La infracción limita, asusta, esquilma, daña. Compromete. El proceso penal es indispensable para que la condena o el descargo, contribuyan a la vigencia del Estado de derecho. Los crímenes y delitos contra la cosa pública afectan el erario que no es propiedad de las personas que detentan el poder y tampoco pertenece a los ciudadanos que usan el Estado para crear, mantener y aumentar su riqueza.
El reclamo de sanciones contra funcionarios, acusados de enriquecimiento ilícito, debe ser pancarta permanente, pero jamás debe servir para afianzar la impunidad que protege a personas que no sólo se sirven del gobierno sino que su cotidianidad infractora jamás ha sido pasible de proceso alguno. La jornada tendente a fortalecer el trabajo del Ministerio Público es encomiable, pero no puede ser mampara protectora.
No puede servir de escudo para sectores importantes que irrespetan la ley y menos permitir adeptos con prontuario delictivo que la mayoría olvida o no les interesa conocer, porque el tiempo encubre o la consigna de hoy valida.

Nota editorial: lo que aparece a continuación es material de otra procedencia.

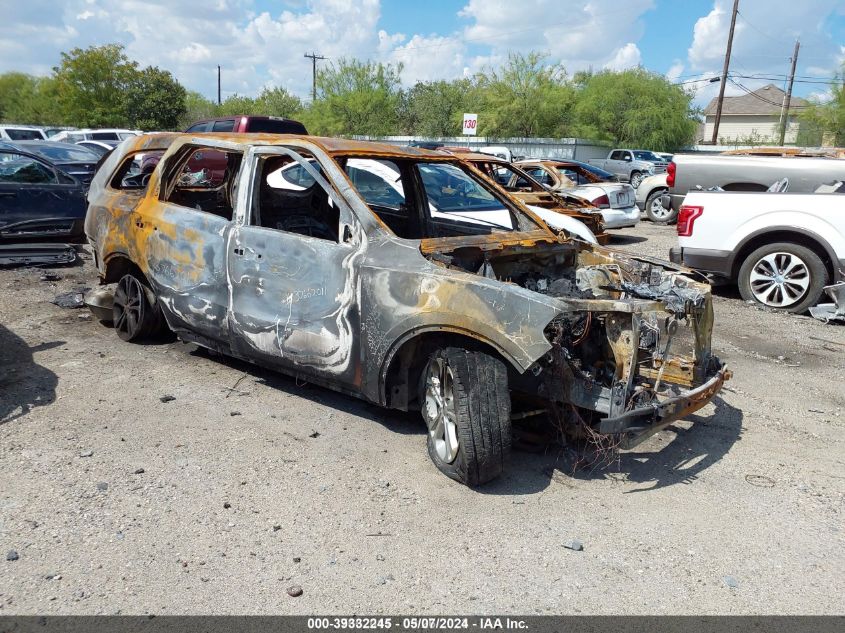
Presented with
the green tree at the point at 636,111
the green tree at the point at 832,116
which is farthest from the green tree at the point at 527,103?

El afán ético, luce patético, cuando se aleja de los códigos. Sí, porque desnuda. Voceros con fortunas cobijadas bajo el palio de gobiernos anteriores, fruto de la impunidad se solazan con reclamos que no hicieron antes, cuando otros infractores se libraban del castigo condigno. Ahora es el turno de la corrupción, pero que no se olviden los crímenes y delitos contra las personas, contra la propiedad. Que no se excluyan homicidas, estafadores, contrabandistas, evasores, violadores, traficantes.
Luce que hay sectores solo preocupados por las infracciones contra la cosa pública. Ocurre a veces. La fortaleza de Augusto Pinochet y sus cómplices fue afectada cuando al General, defensor de la patria, le atribuyeron un patrimonio producto del enriquecimiento ilícito. Aquel descarado conculcador de los derechos humanos, satisfecho porque podía disponer de la vida y la libertad de cualquier contradictor, vio comprometido su “prestigio” cuando el monto de su haber espurio apareció en los tabloides del mundo.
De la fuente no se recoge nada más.